G: You said that your parents were your main motivation for getting into and staying in university. That doesn't necessarily seem like the best motivator for maintaining good grades. How did you push yourself to maintain the elusive 4.0 gpa?
BB: I didn't have a 4.0. Is that the myth?
G: That's the story. You got 100 per cent on every single test, assignment, et cetera.
BB: Oh, wow. It was probably more like a two-point-something or maybe a three every once in a while. Honestly, I did what I had to do. I'd never read a book all the way through until I went to university. Lord of the Flies was the first book I ever read. I hated reading. And here I am, teaching kids. In terms of getting what I needed for graduation, I knew how to work the system. I knew how to take a book and take what I needed out of it. So, my motivation was very lacking. It really was a drive from behind, more my parents wanting me to become something, or at least do something with my life. Because technically, looking at my life back then, I should be dead, or not even here, or in jail right now. The guy you see in the photo was [like that]. I've got friends that are dead because of the things we were doing back then.
G: How did the legend actually begin?
BB: I have no idea. I had no idea it even existed for the longest time. Being a teacher, I just bumped into a lot of people and they'd just say, "Are you Bob Boston?" and I said, "Yeah," and then they went on and told me the legend. Someone probably looked at [my picture], thought it was pretty funny and sort of said, "That guy looks like Santa Claus. I'm going to rub his head." Isn't that something that people do?
G: Yeah they rub your picture. They actually have to replace the glass on it quite frequently.
BB: Maybe I should show up there in person.
G: There would be a riot. So did you have any good luck rituals you did before exams?
BB: I don't know if I had any. I basically just showed up. I don't know if I was always that prepared. I did study, so it's not as bleak as I make it out to be.
G: Do you feel the pressure from being this legend and having so many students at the University of Calgary aware of who you are?
BB: Well, when you put it like that, there is now. No, not really. I'm 55. It's kind of fun, so there's not really pressure at all.
G: If you could give some tips to students, what would you say?
BB: I'd say it's all about mental attitude. This isn't my own stuff, it's something a grade nine student said to me a couple of weeks ago, but I absolutely believe it. This is a 13-year-old boy saying that if you believe you can, then you're going to do a lot better than if you believe you can't. Next, you've got to care. You've got to care. Also, intently listen in class and intently take notes. I know everybody does that.
G: Of course. What did you do after graduation?

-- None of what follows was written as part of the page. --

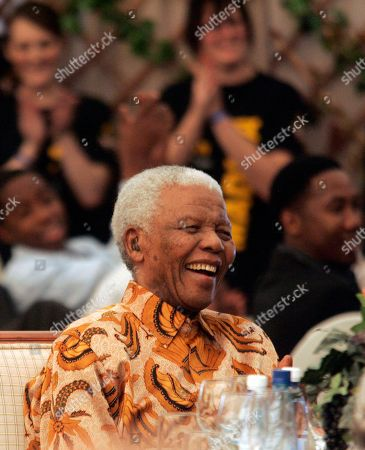 "Former South Africa's President Nelson Mandela reacts as Zambia's former President Kenneth Kaunda, unseen, makes a joke during his 90th birthday celebrations at his house in Qunu, South Africa, . Guests stood and cheered, a Xhosa choir sang ""Here is our hope!"" and a smiling Nelson Mandela welcomed hundreds of well-wishers in a festive tent outside his home Saturday for a formal celebration of the anti-apartheid icon's 90th birthday"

BB: I went directly into teaching high school and physical education. I went to Fort McMurray. We were done in April and I had a job in May. That was probably one of the best things that ever happened to me, in terms of my teaching career. If I had stayed here, I probably would have been dead. So going there was fantastic and the town was booming. I got to be a part of leading the phys. ed. department and developing that up there, so that was really good.

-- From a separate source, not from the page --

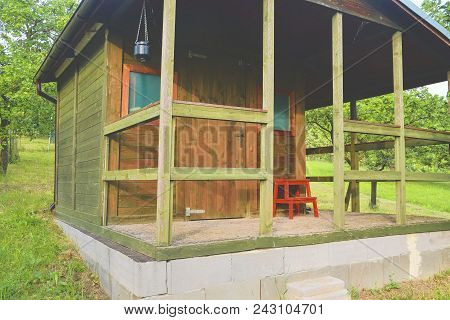 Small House Cabin Shed. Cute Summer Cabin In Rural Orchard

From Fort McMurray, I had an amazing spiritual experience in my life and then I went back to school again. I went to a theological school in Saskatchewan and had a spiritual awakening, if you want to call it that. That's really where I started to turn around in my life in terms of wanting to make a difference. I was always good at sports and I was always good with people in general, but being a teacher is where I found my motivation and my heart. And from then on, I had honours all the way through. Find your passion or find your heart and then give it everything you've got.
G: You seem to be quite different from the person you described yourself as in university.
BB: Yeah, but you know what? I'm now very passionate about helping people with their whole person. Not just with health and stuff, but spiritually and emotionally. That is how I look at students. They're not just a brain or a head with hair on it.
I was doing ministry part-time and working full-time on something else and honestly, I ended up working at a fibre-glass plant. I worked 12-hour shifts pushing a broom and banging my head on things, which I still probably have repercussions from. It was a mindless job, but on the side, I had something that I had a passion for, helping people's lives spiritually and in terms of the whole person.
I went back to teaching high school students and got involved with special-needs and at-risk kids. So that's what I ended up doing and my career shifted field-wise from phys. ed. to dealing with troubled teens in outreach programs. That was great and I loved doing that. I worked in Airdrie for a year with high-needs kids. It was the most fun I've ever had teaching. We had a little girl who had Down's syndrome. In the mornings, I would sit down and try to teach her how to count or identify a penny and in the afternoon, I'd have to re-teach her how to identify a penny. Yet, that girl could go down the hallway and sing a whole song by the Backstreet Boys. Her memory was perfect for that but she couldn't remember the difference between a penny and a dime. It was amazing. I had a guy who collected keys and he was a bit autistic. He had keys from around the world. One day he brought in a bucket of keys, postal keys, any kind of keys you could think of and he could take a key out and tell you where that key came from and what it was for.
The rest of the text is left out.